Regional mediators seeking to peacefully roll back a military coup in Burkina Faso said they negotiated a draft deal on Sunday to end the crisis though they failed to secure the immediate restoration of civilian rule.
The announcement by Senegal’s President Macky Sall at a news conference came after a day fraught with tensions that began with an attack by pro-coup demonstrators and elite presidential guard soldiers on the hotel hosting the talks.
It remained to be seen whether the unsigned agreement would be accepted by either the coup leaders, who took the interim president, prime minister and several ministers hostage on Wednesday, or their opponents in a transitional government.
A night-time curfew remained in place on Sunday.
The coup came weeks before an Oct. 11 vote meant to mark a return to democracy after demonstrators toppled President Blaise Compaore last year as he attempted to extend his 27-year rule.
The uprising became a beacon for democratic aspirations in Africa at a time when veteran rulers from Rwanda to Congo Republic are seeking to scrap term limits.
Under the proposal announced by Sall, who is the current chairman of the West African block ECOWAS, the date of the polls could be pushed back to as late as Nov. 22.
In exchange for returning power to the civilian transitional authority, former Compaore right-hand man General Gilbert Diendere and his presidential guard would receive an amnesty for acts committed during the putsch.
President Michel Kafando would be restored as head of the transitional government, though the body’s military members would be excluded, a move likely aimed at eliminating Prime Minister Isaac Zida, seen as Diendere’s chief opponent.
The deal also calls for the reinstatement of candidates with close links to Compaore, who were excluded from running in the polls under a law passed by the transitional authorities.
Their exclusion from the election along with concerns that the transitional government was preparing to disband the presidential guard were among justifications given by Diendere for staging the coup.
A DONE DEAL?
Sall, who spent two days in the capital Ouagadougou on the mediation mission, said he planned to submit the proposal to a summit of heads of state in Nigeria on Tuesday.
Before he announced the plan, Francois Hollande, president of Burkina Faso’s former colonial master France, issued a warning against rejecting the mediation.
“There are discussions taking place as we speak and France backs the African mediations.
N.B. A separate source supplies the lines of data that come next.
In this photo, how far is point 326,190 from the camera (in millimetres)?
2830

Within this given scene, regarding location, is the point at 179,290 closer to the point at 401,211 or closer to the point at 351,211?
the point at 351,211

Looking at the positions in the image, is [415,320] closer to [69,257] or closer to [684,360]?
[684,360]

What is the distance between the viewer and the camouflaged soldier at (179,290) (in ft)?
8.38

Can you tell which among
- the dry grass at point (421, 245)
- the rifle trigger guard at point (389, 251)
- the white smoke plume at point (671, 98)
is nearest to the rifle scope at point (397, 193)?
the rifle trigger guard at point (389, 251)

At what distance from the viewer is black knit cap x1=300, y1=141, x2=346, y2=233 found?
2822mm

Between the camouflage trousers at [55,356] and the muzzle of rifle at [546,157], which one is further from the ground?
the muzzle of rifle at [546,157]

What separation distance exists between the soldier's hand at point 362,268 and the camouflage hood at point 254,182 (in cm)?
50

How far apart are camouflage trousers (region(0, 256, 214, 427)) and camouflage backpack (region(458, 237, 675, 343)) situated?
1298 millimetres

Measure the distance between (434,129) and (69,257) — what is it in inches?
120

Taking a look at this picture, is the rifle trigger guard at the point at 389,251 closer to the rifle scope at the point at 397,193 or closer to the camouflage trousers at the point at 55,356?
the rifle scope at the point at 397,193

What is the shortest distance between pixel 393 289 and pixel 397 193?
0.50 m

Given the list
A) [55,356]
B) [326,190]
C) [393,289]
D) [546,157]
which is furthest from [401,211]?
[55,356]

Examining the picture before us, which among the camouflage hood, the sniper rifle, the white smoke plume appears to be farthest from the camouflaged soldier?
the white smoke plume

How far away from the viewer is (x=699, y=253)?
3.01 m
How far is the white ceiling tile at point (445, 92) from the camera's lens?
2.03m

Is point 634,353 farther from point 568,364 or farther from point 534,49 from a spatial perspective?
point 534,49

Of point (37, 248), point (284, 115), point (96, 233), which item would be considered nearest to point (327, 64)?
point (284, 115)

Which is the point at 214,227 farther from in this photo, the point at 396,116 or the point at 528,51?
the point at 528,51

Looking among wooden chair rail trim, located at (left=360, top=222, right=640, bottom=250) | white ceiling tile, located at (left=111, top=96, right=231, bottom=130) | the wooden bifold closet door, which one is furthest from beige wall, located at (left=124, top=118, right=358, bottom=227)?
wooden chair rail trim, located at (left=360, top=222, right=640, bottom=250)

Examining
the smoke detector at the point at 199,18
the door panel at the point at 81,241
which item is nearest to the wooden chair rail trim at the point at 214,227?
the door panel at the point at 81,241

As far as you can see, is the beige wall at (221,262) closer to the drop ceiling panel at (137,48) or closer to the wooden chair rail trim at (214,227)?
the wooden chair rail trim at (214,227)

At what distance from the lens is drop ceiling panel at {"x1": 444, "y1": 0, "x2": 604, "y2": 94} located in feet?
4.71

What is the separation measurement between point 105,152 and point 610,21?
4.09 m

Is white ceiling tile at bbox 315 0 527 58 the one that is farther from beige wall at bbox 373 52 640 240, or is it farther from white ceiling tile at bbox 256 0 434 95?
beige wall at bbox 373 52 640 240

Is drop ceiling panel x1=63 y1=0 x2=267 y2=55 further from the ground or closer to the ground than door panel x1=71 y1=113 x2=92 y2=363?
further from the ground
I address a strong warning to those who would be tempted to oppose them”, he said during a state visit to Morocco.
However, there were immediate indications that the ECOWAS proposal might struggle to gain support among the rival Burkinabe groups.
In his own proposal submitted to mediators late on Saturday and seen by Reuters, Diendere put his own name forward to head a new post-coup transition.
Many opposition and civil society members present as the various points of the ECOWAS-mediated deal were announced appeared visibly shocked by the document’s content.
“It’s a draft. That’s all it is,” said opposition politician Benewende Sankara.
Roch Marc Christian Kabore, another leading opposition figure, said he had not been shown the content of the deal before it was announced. Guy-Herve Kam, spokesman for the civil society group Balai Citoyen (Citizen’s Broom) which helped lead the uprising against Compaore, was seen in tears.
Balai Citoyen members were among those attacked by masked presidential guard soldiers who burst into the Leico Hotel earlier in the day, brandishing assault rifles, pistols and shotguns.
Meanwhile, anti-coup protests continued for a fourth day on Sunday as demonstrators erected barricades in neighborhoods across Ouagadougou, braving the presidential guard’s attempts to break up gatherings of protesters.
“Our country calls us, comrades! We must paralyze Ouagadougou by any means,” Smockey Bambara, one of Balai Citoyen’s leaders, wrote in a Facebook post.
A Reuters witness saw presidential guard soldiers set fire to a pile of motor scooters on the street as part of efforts to limit the mobility of demonstrators.
Businesses remained closed and sporadic gunfire could be heard throughout the capital.
The junta has so far failed to gain nationwide traction for its coup, and outside the capital on Sunday, including in the second largest city Bobo-Dioulasso, people opposed to the putsch demonstrated without the interference of security forces.